Do not worry if this looks abstract for now. The key message is this:
The chain rule in the multivariate setting is a matrix multiplication.
This is not a coincidence. It is the reason why gradient computations in neural networks can be organised as sequences of matrix multiplications, which modern hardware (GPUs) is extremely efficient at. The chain rule is not just a mathematical nicety, it is the reason deep learning is fast.
Wrapping Up
The chain rule states that when a function T depends on intermediate variables h, which in turn depend on inputs x, the derivative of T with respect to x is obtained by multiplying the rates of change along the chain. In the multivariate setting this becomes a matrix multiplication involving the Jacobian, which we will define properly in the next post.

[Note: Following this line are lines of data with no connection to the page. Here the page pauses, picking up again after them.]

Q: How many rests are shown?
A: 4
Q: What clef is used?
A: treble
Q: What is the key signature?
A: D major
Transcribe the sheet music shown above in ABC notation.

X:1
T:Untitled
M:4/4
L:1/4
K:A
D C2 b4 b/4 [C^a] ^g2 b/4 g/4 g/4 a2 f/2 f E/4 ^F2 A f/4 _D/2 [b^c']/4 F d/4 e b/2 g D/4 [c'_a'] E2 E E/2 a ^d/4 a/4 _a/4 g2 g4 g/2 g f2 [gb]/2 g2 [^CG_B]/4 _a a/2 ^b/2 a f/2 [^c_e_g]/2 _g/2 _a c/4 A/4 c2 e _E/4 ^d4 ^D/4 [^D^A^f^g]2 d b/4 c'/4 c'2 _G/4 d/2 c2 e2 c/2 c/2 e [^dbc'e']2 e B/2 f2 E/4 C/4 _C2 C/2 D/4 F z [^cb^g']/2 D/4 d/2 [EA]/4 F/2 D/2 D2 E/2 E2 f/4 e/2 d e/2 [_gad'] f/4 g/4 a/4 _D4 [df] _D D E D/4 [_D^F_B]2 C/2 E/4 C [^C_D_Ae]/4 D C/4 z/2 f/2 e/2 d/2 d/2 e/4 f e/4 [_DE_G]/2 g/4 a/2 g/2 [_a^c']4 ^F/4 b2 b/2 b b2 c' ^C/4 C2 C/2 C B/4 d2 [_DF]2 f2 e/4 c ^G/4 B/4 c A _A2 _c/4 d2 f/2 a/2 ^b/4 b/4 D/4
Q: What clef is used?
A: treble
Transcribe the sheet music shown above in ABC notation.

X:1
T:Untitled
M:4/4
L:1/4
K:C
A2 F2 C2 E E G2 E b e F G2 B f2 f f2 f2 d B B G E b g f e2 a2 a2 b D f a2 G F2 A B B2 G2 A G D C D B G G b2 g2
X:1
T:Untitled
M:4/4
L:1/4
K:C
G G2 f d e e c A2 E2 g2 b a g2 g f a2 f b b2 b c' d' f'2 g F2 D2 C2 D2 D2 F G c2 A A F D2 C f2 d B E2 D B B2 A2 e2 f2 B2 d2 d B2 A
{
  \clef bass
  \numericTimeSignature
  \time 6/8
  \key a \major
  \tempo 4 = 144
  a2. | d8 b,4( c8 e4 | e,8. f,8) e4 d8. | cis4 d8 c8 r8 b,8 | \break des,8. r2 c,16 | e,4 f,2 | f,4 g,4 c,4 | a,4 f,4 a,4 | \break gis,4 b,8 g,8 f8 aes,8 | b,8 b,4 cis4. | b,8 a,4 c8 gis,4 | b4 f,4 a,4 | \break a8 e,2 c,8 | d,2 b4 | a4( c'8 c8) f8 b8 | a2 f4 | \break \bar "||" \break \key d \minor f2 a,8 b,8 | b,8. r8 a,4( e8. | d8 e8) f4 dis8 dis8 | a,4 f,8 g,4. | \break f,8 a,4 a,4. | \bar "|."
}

We saw the chain rule at work in two settings: Nadia’s temperature model with one intermediate variable and the two-variable extension that gave us the full gradient.
In the next post we take one step back and ask: what happens when the function itself returns a vector instead of a number? The answer is the Jacobian matrix, and it brings the chain rule and the determinants from our earlier series together in one place.